**What the exercise asks**
In the entries below, return only the line containing "common name: pack rat or woodrat" and those after it, exactly, through the last line.

**Exercise data**
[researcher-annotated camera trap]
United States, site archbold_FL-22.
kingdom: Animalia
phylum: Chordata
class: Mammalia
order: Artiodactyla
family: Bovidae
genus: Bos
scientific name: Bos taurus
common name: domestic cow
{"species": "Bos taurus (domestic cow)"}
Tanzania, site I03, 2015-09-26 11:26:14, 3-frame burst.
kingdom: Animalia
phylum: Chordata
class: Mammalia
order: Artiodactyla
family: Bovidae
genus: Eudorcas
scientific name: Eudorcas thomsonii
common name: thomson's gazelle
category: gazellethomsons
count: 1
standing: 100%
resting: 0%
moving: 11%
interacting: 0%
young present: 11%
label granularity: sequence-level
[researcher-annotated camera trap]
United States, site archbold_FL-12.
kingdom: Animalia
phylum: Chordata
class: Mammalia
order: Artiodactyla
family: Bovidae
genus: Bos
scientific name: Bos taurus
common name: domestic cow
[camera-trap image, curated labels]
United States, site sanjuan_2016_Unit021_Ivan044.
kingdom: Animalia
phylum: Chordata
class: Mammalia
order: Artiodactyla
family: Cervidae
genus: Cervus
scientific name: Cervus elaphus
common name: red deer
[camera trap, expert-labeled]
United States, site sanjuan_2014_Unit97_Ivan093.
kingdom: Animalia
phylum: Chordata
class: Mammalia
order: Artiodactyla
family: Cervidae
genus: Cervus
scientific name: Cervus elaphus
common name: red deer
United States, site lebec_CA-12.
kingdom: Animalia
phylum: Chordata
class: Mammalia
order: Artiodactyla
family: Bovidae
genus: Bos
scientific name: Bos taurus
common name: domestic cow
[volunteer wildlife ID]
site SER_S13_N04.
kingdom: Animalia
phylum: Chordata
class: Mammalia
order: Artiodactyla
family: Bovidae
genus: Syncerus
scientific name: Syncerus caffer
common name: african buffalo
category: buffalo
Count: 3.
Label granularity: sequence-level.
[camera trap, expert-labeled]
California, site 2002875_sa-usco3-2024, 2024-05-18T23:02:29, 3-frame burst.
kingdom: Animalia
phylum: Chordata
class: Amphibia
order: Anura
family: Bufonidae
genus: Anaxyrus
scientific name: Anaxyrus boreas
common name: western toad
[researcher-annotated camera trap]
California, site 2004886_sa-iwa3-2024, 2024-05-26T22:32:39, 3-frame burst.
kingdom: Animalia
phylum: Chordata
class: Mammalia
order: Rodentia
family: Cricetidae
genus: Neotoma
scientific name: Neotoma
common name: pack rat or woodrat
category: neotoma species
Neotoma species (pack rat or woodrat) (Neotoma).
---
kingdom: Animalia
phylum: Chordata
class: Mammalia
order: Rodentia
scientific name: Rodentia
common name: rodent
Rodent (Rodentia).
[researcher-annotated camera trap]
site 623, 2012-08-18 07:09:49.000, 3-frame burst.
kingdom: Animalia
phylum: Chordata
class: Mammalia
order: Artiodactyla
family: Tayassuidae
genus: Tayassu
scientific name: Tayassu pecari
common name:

**Solution for this exercise**
common name: pack rat or woodrat
category: neotoma species
Neotoma species (pack rat or woodrat) (Neotoma).
---
kingdom: Animalia
phylum: Chordata
class: Mammalia
order: Rodentia
scientific name: Rodentia
common name: rodent
Rodent (Rodentia).
[researcher-annotated camera trap]
site 623, 2012-08-18 07:09:49.000, 3-frame burst.
kingdom: Animalia
phylum: Chordata
class: Mammalia
order: Artiodactyla
family: Tayassuidae
genus: Tayassu
scientific name: Tayassu pecari
common name:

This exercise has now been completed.